After running some benchmarks on the PandaBoard ES over Christmas (along with the AMD A8-3870K APU and taking care of other Phoronix work), I am quite pleased with this Texas Instruments OMAP4460 platform -- well sans the entire ARM graphics situation.

In the past I've been working on better ARM Linux benchmarks via the HP TouchPad (the Phoronix Test Suite has worked on webOS going back to the Palm days, but the selection of tests is limited), the Nokia N900 but its software stack and performance is lackluster, and the Qualcomm Snapdragon MDP MSM8660. Qualcomm Innovation Center sent over the very impressive Qualcomm Snapdragon MDP MSM8660, but while working on improved Google Android support for the Phoronix Test Suite and other benchmarking of this Snapdragon development platform, the MDP seems to have died. Though that's not the first time ARM hardware has failed due to torturing it too much with benchmarks, as a NAS storage device even died when pushing it too hard with ARM Linux benchmarks.

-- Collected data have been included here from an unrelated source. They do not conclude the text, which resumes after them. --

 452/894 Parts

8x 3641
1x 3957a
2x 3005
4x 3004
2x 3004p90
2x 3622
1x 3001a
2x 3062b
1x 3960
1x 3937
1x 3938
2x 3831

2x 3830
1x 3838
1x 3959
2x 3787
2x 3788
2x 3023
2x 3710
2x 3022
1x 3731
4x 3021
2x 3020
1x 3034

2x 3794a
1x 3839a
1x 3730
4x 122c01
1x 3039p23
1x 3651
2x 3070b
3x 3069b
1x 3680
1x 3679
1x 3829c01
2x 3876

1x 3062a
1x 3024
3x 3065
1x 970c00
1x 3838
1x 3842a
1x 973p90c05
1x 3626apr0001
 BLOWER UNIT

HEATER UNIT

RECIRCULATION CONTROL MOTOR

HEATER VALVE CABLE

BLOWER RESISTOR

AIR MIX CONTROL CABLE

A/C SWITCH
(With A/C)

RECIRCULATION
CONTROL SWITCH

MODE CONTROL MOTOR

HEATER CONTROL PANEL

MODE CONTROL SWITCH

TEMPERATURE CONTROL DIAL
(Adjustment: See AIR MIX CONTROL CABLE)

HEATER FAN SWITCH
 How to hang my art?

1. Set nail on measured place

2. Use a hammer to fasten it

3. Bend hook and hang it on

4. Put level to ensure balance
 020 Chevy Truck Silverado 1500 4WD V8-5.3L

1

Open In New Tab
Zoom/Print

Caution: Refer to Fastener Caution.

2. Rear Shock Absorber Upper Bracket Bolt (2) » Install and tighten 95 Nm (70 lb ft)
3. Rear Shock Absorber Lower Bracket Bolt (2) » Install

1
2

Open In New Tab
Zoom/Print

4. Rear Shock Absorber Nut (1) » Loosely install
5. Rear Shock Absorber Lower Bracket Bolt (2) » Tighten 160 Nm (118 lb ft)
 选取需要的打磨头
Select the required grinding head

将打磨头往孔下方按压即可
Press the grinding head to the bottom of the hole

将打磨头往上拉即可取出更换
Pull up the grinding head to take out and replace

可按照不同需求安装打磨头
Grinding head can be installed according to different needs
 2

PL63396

I'm very pleased to report with all of the benchmarks thrown at the PandaBoard ES so far, it's ran beautifully without fault. Thanks to its open design and being able to run a full Ubuntu ARM stack, there's dozens of test profiles from the Phoronix Test Suite that can be run on the dual-core ARM development build. In this article is just a portion of the benchmarks from the PandaBoard ES.